Sunday 11 March 2012

The Point of 0.6 (8)

eBay


So, finally her unorthodox views had held sway. The change had occurred since that carnival day. Within 24 hours they had all quit the fray. Cast off their masks, thrown those damned piccolos away.

And, the weather had turned; the sky was now blue. The blossom was out, and the daffodils, too. Little baa lambs frolicked on the hillsides nearby. (It would be months before they were turned into shepherd's pie.) Daylight took longer to turn into night. Her colleagues now embraced a sense of well-being, that all would come right.

But this change of heart, she knew for sure, was because they had reached the end of their tether; they cared no more. They were no longer prepared to fight the good fight. They sensed they could change nothing, try as they might. The might of the senior management team would always succeed. For managerial matters were driven by greed. (If managers can't get what they want they at least get what they need.) By acknowledging this, the workers were suddenly freed; from any obligation to compromise or please. They were sick of genuflecting, being brought to their knees. Not caring was starting to feel like a breeze.

At which point she suggested they all go 0.6. But for some this would result in a financial fix. They had mortgages to pay and cars to run. (These material concerns ensured life ceased to be fun.) So she suggested that rather than work, why not play? How better, she suggested, than to start selling on eBay?
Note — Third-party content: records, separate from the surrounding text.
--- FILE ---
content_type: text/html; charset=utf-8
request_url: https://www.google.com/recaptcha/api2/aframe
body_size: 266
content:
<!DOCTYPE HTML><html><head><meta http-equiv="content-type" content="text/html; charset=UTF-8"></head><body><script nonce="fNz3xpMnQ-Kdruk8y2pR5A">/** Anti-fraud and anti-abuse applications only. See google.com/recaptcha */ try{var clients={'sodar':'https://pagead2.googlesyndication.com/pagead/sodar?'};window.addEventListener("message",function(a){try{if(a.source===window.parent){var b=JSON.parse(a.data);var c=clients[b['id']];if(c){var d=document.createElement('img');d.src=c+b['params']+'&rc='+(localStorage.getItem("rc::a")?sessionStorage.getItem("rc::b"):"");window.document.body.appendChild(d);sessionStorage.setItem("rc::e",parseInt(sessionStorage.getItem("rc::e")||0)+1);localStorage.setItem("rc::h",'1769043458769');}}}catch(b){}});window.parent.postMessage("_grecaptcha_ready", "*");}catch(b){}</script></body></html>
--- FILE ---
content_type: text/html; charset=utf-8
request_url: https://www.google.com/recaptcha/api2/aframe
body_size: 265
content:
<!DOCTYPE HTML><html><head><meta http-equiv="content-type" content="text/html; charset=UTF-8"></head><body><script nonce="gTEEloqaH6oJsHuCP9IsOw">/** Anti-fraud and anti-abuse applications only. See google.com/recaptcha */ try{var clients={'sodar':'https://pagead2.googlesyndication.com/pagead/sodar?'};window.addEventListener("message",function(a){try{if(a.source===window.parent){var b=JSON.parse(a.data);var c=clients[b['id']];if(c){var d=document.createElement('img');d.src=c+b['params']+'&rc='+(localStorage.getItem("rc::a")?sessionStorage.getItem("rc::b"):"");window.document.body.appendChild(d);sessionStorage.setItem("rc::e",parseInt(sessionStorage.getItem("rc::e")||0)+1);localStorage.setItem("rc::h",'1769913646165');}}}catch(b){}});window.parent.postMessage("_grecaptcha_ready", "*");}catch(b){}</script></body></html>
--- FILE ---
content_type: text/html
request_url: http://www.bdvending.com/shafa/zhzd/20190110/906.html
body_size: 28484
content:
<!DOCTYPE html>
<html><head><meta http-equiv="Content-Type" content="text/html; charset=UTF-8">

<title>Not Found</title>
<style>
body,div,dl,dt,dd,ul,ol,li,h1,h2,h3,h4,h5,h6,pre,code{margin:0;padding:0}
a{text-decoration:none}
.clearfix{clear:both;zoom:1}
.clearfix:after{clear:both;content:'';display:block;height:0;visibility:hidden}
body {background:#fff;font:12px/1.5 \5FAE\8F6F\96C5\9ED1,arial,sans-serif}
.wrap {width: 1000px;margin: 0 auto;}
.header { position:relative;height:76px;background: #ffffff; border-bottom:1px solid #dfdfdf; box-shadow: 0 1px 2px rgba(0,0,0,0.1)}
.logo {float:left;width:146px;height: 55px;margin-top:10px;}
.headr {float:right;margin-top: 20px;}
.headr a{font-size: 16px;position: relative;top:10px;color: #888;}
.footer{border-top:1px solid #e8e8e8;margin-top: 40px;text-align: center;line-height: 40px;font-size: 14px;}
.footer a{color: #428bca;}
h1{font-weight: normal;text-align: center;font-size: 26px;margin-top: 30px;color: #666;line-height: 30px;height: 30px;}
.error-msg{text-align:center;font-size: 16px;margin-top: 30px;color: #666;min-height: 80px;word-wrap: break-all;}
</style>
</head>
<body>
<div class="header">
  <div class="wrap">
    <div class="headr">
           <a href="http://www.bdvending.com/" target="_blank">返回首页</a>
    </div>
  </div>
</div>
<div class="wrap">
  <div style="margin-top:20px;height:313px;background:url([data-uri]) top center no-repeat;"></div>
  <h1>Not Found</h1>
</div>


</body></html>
It wasn't easy, it took quite a while, before they all got it and started to smile; at the thought that while they sat at their desks, instead of sorting emails they could dismantle the domestic nest, by auctioning on-line all the clutter they had accrued. She put it to them thus: 'you will feel re-newed. Re-newed and relieved to rid yourself of clutter.' (She ignored the guy in the corner who'd begun to dribble and splutter. He was evidently not worth saving, he was too full of dread, too scared to see his bank balance shift into the red.)

But the majority was game, the majority saw the light. Her colleagues regained their passion for their subject: their pleasure, the delight. They had looked into their souls and understood what they stood for. It wasn't Higher Education; that's not what they'd studied for. They had all turned to art because they believed they were creative. That they needed a visual medium to express themselves with. They needed 'Art' in order to negotiate how to live. Teaching was but a by-product, a generous impulse to give. But teaching had recently become about something other. They were now of the opinion, 'why should we bother?'

So, while senior management continued to plot and scheme, ensuring that all they did would serve only their team, the workers sat at their desks all day (and in doing so they ensured they would get full pay), but they no longer cared what the students had to say. They were too busy engaged in their own form of play; tracking the value of their belongings at auction on eBay.